Review: Hunt for the Wilderpeople

Taika Waititi’s follow–up to his wonderfully funny vampires–in–Wellington mockumentary What We Do in the Shadows is a return to the character comedy and moving melancholy of his Boy and Eagle Vs. Shark, and offers the priceless odd–couple onscreen pairing of almost–complete– unknown Julian Dennison and old pro Sam Neill, who’s never been hairier or grungier.

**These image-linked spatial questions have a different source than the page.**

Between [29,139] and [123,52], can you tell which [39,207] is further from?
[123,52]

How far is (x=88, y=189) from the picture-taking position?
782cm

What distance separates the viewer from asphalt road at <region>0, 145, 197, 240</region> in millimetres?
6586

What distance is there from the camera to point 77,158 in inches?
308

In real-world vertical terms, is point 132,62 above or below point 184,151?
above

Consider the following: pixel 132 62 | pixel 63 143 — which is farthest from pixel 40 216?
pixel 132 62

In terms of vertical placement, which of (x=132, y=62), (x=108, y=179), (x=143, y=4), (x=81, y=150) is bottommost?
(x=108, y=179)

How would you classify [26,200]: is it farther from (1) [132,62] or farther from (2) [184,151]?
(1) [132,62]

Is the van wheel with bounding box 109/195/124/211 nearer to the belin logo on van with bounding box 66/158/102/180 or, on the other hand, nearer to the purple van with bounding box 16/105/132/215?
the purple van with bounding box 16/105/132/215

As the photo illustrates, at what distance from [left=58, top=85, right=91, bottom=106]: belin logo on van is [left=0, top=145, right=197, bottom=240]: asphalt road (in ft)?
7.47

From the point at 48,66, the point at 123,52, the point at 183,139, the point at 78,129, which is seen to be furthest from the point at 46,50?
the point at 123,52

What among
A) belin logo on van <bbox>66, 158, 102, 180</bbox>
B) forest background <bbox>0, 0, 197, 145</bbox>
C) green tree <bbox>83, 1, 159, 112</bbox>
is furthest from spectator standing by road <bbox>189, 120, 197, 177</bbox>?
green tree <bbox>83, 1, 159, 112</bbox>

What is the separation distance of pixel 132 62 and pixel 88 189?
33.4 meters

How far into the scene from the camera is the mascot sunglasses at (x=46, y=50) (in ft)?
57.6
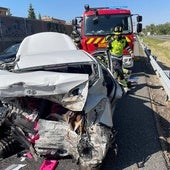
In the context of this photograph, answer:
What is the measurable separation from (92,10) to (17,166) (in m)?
9.15

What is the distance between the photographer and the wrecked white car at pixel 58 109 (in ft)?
15.0

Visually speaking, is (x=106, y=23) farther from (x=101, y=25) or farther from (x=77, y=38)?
(x=77, y=38)

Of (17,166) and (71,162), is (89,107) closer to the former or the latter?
(71,162)

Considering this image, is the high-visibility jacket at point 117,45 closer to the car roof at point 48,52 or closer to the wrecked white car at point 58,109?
the car roof at point 48,52

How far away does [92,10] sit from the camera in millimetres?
13328

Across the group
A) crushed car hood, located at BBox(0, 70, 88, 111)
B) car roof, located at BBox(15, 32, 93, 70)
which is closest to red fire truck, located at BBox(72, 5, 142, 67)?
car roof, located at BBox(15, 32, 93, 70)

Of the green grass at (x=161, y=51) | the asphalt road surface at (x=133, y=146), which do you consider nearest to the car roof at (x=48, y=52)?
the asphalt road surface at (x=133, y=146)

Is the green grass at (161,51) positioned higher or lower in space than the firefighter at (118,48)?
lower

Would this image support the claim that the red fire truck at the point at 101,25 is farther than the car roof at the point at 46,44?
Yes

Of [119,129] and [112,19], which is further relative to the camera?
[112,19]

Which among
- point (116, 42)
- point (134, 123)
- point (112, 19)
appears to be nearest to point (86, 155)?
point (134, 123)

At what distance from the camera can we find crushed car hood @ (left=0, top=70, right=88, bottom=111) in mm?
4539

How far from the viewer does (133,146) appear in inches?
228

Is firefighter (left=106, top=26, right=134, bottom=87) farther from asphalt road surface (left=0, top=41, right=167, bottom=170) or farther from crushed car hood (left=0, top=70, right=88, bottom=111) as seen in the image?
crushed car hood (left=0, top=70, right=88, bottom=111)
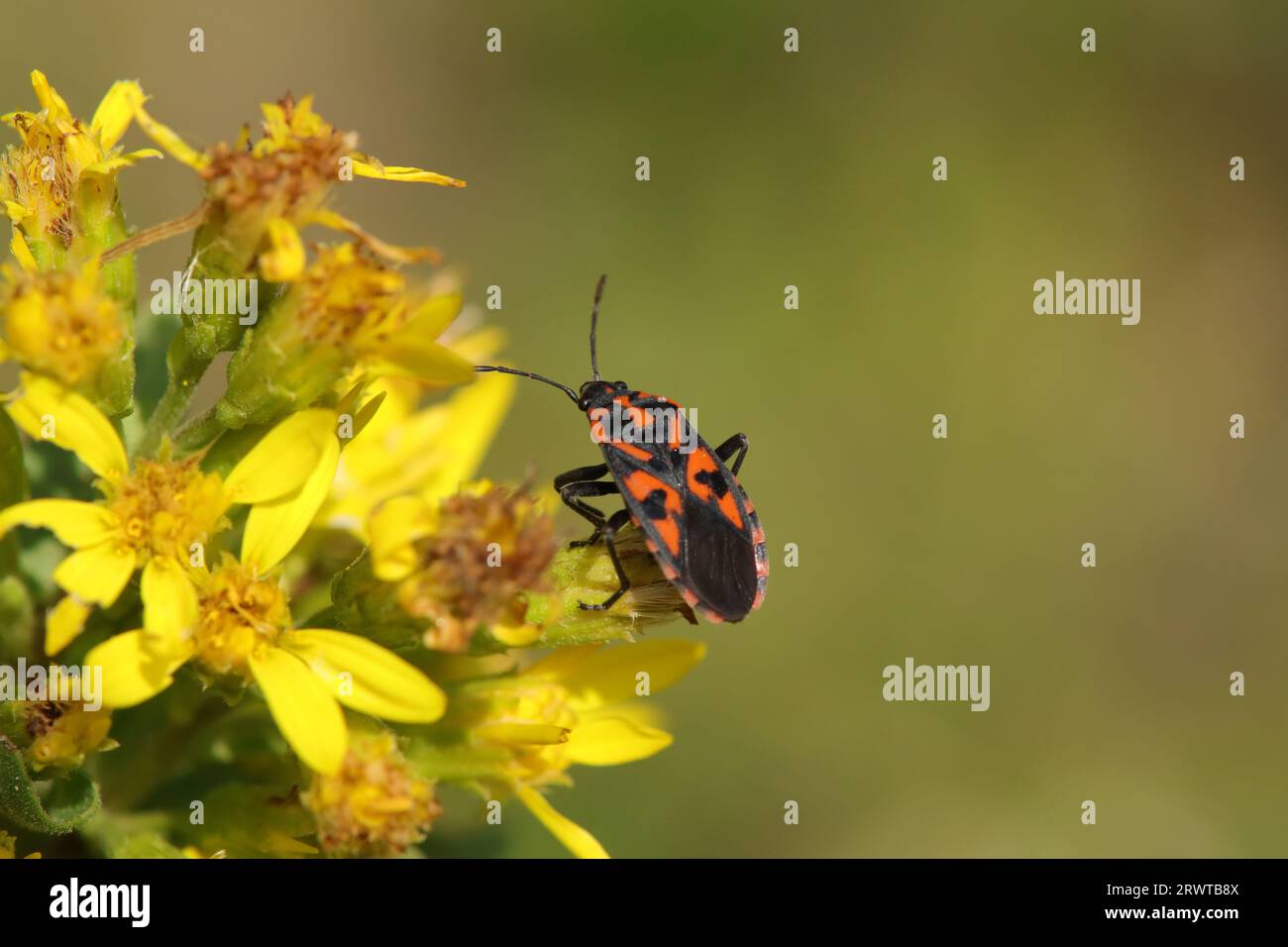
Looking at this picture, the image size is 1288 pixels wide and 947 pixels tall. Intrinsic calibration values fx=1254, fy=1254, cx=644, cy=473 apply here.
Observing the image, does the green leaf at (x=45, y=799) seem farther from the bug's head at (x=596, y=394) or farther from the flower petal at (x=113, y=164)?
the bug's head at (x=596, y=394)

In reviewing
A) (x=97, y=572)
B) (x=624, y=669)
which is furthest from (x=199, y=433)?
(x=624, y=669)

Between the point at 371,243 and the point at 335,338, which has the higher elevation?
the point at 371,243

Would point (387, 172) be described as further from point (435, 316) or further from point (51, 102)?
point (51, 102)

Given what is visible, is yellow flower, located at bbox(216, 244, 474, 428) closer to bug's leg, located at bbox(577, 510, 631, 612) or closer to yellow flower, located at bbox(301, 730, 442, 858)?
bug's leg, located at bbox(577, 510, 631, 612)

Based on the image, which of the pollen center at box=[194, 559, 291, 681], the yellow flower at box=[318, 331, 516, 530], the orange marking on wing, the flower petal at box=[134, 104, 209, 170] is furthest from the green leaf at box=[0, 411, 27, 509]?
the orange marking on wing

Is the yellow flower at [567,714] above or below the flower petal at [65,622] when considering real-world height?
below

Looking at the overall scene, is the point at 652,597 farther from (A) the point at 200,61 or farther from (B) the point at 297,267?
(A) the point at 200,61

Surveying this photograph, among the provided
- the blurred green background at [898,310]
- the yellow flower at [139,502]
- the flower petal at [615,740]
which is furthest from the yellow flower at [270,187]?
the blurred green background at [898,310]
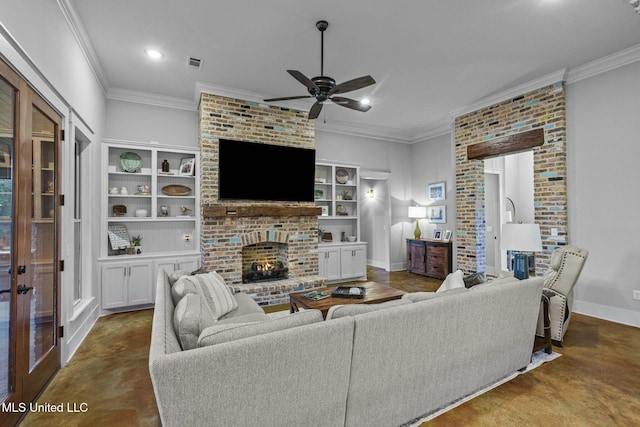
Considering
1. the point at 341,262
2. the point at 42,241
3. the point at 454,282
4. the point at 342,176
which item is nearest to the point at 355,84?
the point at 454,282

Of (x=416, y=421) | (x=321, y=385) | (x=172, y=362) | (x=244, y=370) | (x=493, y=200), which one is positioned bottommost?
(x=416, y=421)

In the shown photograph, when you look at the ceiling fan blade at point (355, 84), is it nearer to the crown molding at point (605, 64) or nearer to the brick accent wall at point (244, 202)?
the brick accent wall at point (244, 202)

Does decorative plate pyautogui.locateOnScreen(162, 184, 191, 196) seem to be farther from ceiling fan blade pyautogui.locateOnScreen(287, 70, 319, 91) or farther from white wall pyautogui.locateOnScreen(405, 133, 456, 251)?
white wall pyautogui.locateOnScreen(405, 133, 456, 251)

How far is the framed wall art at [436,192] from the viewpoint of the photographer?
6.54 metres

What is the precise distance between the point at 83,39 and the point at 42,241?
2147mm

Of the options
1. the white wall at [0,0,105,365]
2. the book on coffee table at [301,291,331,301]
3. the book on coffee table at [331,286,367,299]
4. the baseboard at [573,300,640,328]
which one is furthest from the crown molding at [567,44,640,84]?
the white wall at [0,0,105,365]

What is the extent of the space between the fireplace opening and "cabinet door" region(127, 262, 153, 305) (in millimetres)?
1319

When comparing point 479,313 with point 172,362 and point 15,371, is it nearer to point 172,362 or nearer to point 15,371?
point 172,362

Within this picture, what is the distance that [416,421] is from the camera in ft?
6.36

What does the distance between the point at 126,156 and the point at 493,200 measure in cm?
685

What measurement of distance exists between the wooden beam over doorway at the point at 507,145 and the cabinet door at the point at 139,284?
5400mm

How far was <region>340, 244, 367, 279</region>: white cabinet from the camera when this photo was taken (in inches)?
232

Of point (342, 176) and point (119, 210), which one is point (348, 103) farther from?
point (119, 210)

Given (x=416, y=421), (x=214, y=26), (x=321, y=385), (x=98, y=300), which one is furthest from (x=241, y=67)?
(x=416, y=421)
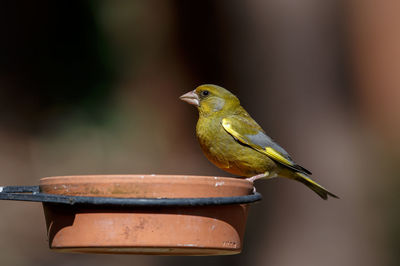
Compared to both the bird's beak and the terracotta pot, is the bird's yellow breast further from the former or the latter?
the terracotta pot

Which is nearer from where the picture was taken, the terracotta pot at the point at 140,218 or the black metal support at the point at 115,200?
the black metal support at the point at 115,200

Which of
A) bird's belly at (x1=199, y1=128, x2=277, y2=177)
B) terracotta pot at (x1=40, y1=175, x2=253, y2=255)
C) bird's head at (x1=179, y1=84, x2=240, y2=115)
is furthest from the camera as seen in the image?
bird's head at (x1=179, y1=84, x2=240, y2=115)

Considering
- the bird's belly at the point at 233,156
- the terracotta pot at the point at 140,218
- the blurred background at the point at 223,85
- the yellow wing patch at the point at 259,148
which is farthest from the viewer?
the blurred background at the point at 223,85

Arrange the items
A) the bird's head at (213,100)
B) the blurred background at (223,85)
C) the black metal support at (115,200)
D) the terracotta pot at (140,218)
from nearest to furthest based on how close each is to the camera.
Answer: the black metal support at (115,200) → the terracotta pot at (140,218) → the bird's head at (213,100) → the blurred background at (223,85)

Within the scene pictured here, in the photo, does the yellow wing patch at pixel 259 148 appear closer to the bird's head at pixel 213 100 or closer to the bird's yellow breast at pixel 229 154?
the bird's yellow breast at pixel 229 154

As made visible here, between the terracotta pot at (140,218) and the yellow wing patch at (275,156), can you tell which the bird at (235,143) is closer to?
the yellow wing patch at (275,156)

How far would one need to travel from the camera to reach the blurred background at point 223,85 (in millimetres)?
8836

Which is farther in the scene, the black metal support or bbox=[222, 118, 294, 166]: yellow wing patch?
bbox=[222, 118, 294, 166]: yellow wing patch

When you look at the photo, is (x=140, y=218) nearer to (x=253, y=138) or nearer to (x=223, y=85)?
(x=253, y=138)

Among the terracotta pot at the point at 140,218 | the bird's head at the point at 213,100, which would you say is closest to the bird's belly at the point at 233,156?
the bird's head at the point at 213,100

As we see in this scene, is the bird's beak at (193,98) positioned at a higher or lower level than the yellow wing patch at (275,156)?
higher

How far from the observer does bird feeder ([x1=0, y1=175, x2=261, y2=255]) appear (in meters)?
3.19

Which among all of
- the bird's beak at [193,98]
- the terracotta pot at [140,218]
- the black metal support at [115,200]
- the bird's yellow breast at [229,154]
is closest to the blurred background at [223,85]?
the bird's beak at [193,98]

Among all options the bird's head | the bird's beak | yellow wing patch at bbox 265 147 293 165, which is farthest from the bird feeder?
the bird's beak
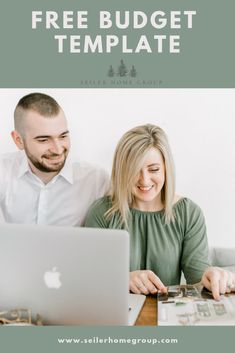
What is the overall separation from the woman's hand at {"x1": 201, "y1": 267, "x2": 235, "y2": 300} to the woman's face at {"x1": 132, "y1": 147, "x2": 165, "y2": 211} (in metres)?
0.39

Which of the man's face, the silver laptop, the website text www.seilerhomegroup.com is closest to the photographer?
the silver laptop

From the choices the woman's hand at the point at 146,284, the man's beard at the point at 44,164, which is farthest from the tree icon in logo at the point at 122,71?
the woman's hand at the point at 146,284

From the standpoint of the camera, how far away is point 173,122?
1.80 meters

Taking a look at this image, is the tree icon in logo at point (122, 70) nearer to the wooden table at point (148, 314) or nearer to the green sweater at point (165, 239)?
the green sweater at point (165, 239)

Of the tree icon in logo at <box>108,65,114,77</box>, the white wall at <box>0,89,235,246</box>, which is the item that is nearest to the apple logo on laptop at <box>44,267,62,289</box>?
the white wall at <box>0,89,235,246</box>

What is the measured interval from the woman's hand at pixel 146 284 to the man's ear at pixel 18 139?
0.81m

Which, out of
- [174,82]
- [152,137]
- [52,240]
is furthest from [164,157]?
[52,240]

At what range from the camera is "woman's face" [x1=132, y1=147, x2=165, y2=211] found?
1.56 metres

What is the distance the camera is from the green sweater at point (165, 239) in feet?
5.31

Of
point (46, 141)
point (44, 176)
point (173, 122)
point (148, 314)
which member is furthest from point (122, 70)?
point (148, 314)

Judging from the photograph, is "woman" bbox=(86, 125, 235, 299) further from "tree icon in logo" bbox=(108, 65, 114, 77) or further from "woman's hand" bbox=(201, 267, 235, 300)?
"tree icon in logo" bbox=(108, 65, 114, 77)

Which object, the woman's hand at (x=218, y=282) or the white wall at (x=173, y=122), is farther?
the white wall at (x=173, y=122)

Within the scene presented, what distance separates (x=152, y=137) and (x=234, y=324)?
2.36 feet

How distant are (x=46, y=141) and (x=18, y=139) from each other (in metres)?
0.14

Drawn from Barry Crump’s novel, this has young troublemaker Ricky Baker (Dennison) sent to a foster home in the boondocks and introduced to his new Aunt Bella (Rima Te Wiata in a similar role to her turn in the underrated Kiwi comedy Housebound) and her grumpy husband Hector (Neill). Baker fancies himself a gangsta and keeps trying to run away but Bella is always forgiving, and just when he finally comes around to her sweet good humour, she goes and does the unthinkable. After the funeral (and a charming cameo by Waititi as a priest), Hector rejects the kid and Ricky tries to escape again,  although a series of misunderstandings lead to nasty child services, the media and others thinking that Hector has kidnapped Ricky and is up to something terrible with him in the wilderness. Months pass, as Ricky, Hector and a dog called Tupac keep evading (however improbably) the police, the army and more, and soon they’re folk heroes, as Waititi takes what could have been unlikely and uneasy material and turns it into a gloriously amusing and touching human drama. Middle Earth, sorry, New Zealand has never looked more breath–taking (and fearsome) and the performances are all tremendous here, from Te Wiata and Waititi’s pal Rhys Darby (as Psycho Sam) to Neill and Dennison, who hold it all together as they get progressively dirtier. And have you heard that Waititi’s next trick will be directing the latest Thor epic? That’ll be choice! Rated M. Hunt for the Wilderpeople is in cinemas from May 25.